*AIM OF THE TASK*: With no omissions, write out every record given below.

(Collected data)

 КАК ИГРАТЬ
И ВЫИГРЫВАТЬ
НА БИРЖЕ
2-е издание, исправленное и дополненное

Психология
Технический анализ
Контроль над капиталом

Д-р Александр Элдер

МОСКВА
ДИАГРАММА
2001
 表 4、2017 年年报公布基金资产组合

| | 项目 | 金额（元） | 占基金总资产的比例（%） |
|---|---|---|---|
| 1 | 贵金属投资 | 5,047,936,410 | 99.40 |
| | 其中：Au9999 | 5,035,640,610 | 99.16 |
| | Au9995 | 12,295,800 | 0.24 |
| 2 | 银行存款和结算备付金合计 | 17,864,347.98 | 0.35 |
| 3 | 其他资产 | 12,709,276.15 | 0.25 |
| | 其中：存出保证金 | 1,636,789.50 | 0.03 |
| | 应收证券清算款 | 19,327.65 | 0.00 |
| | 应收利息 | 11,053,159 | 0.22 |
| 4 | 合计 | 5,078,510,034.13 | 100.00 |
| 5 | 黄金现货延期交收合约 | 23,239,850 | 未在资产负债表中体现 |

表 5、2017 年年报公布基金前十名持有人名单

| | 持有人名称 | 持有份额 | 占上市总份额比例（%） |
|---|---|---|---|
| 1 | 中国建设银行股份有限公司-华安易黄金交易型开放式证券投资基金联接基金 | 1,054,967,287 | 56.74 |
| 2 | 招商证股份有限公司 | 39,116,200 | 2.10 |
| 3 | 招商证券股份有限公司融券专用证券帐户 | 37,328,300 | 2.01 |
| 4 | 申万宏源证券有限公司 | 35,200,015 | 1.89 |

*EXERCISE OUTPUT*:
 КАК ИГРАТЬ
И ВЫИГРЫВАТЬ
НА БИРЖЕ
2-е издание, исправленное и дополненное

Психология
Технический анализ
Контроль над капиталом

Д-р Александр Элдер

МОСКВА
ДИАГРАММА
2001
 表 4、2017 年年报公布基金资产组合

| | 项目 | 金额（元） | 占基金总资产的比例（%） |
|---|---|---|---|
| 1 | 贵金属投资 | 5,047,936,410 | 99.40 |
| | 其中：Au9999 | 5,035,640,610 | 99.16 |
| | Au9995 | 12,295,800 | 0.24 |
| 2 | 银行存款和结算备付金合计 | 17,864,347.98 | 0.35 |
| 3 | 其他资产 | 12,709,276.15 | 0.25 |
| | 其中：存出保证金 | 1,636,789.50 | 0.03 |
| | 应收证券清算款 | 19,327.65 | 0.00 |
| | 应收利息 | 11,053,159 | 0.22 |
| 4 | 合计 | 5,078,510,034.13 | 100.00 |
| 5 | 黄金现货延期交收合约 | 23,239,850 | 未在资产负债表中体现 |

表 5、2017 年年报公布基金前十名持有人名单

| | 持有人名称 | 持有份额 | 占上市总份额比例（%） |
|---|---|---|---|
| 1 | 中国建设银行股份有限公司-华安易黄金交易型开放式证券投资基金联接基金 | 1,054,967,287 | 56.74 |
| 2 | 招商证股份有限公司 | 39,116,200 | 2.10 |
| 3 | 招商证券股份有限公司融券专用证券帐户 | 37,328,300 | 2.01 |
| 4 | 申万宏源证券有限公司 | 35,200,015 | 1.89 |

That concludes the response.